## [THINGS TO DO]
1. Decide whether each statement below agrees with the passage about Lisa Helps. Answer yes or no for each and quote the words of the passage that settle it.
(a) Helps was first elected to Victoria City Council in the 2011 municipal election.
(b) Helps recited the oath of allegiance to Queen Elizabeth II at her inauguration.
(c) Marianne Alto succeeded Helps as mayor.
2. Extend the passage about Lisa Helps with a new paragraph that starts right after its final sentence.

Lisa Helps (born April 6, 1976) is a Canadian politician, formerly the mayor of Victoria, British Columbia, with her inauguration taking place on December 4, 2014. She narrowly defeated incumbent mayor Dean Fortin in the 2014 municipal election. At the time, she was the second woman, after Gretchen Brewin, to be elected mayor of the city.

Helps did not run for a third term in office in the 2022 British Columbia municipal elections, and was succeeded as mayor by Marianne Alto.

== Career ==
Helps was first elected to Victoria City Council as a city councillor in the 2011 municipal election. She has also worked as a community organizer and activist, including time in the role of executive director of a community microlending program. Her mayoral campaign revolved heavily around a proposal to launch a more ambitious plan to deal with the issues of homelessness and affordable housing in the city and was also boosted by voter frustration over delays in the Johnson Street Bridge construction project and a controversial sewage treatment plan that has been a dominant issue in the city's municipal politics for several years.

At her inauguration ceremony as mayor, held on December 4, Helps declined to recite the traditional, though not legally required, oath of allegiance to Queen Elizabeth II, the Canadian monarch, explaining she does not hold any ideology against the Queen, but wanted to emphasise her opinion that Victoria is part of Songhees and Esquimalt territory. Helps was criticized by monarchists.

In June 2017, the city of Victoria created the Witness Reconciliation Program and the City Family. The latter is a group composed of Mayor Helps, several Victoria city council members, and people appointed by the Esquimalt and Songhees Nations' Councils. The City Family's objectives are to guide Victoria on how the city can respond to the Truth and Reconciliation Commission (TRC)'s five calls to action intended for municipalities, and also to realize the TRC's awareness mandate on a local scale and to promote reconciliation in general.

## [GIVEN INFORMATION]

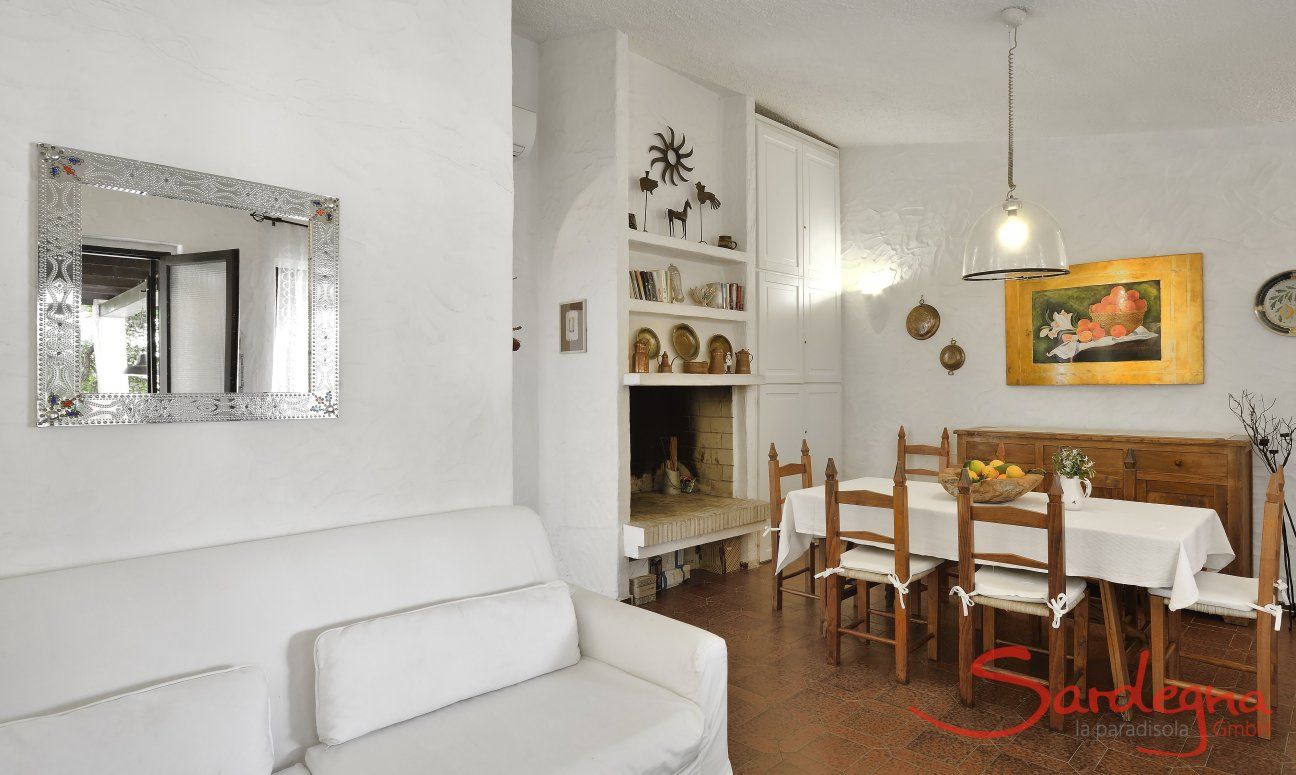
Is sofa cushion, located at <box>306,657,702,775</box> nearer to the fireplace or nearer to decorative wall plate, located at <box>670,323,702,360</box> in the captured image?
the fireplace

## [ANSWERS TO THE TASKS]
1.
(a) Yes: "Helps was first elected to Victoria City Council as a city councillor in the 2011 municipal election."
(b) No: "Helps declined to recite the traditional, though not legally required, oath of allegiance to Queen Elizabeth II"
(c) Yes: "was succeeded as mayor by Marianne Alto"

2.
Helps oversaw the removal of the city's statue of John A. Macdonald from the front of Victoria City Hall, which took place three days after the city council voted for it on August 8, 2018. The decision was taken after one year of consultation and the support of the City Family.

Helps was re-elected to a second term as mayor of Victoria in the 2018 municipal election.

In 2021, Helps spearheaded the cancellation of Canada Day celebrations after the mayor and council concluded that marking the day would be damaging, citing "The history of our country’s genocidal relationship with First Nations".

Helps, who is queer, has also written poetry, and read several of her poems at Wilde About Sappho, a reading event for LGBTQ writers that was held in 2019 to celebrate the 1969 decriminalization of homosexuality in Canada. Helps made a public statement of support for a local cafe while wearing a drag king look in June 2022, after the restaurant was forced to cancel a drag show due to threats of homophobic violence.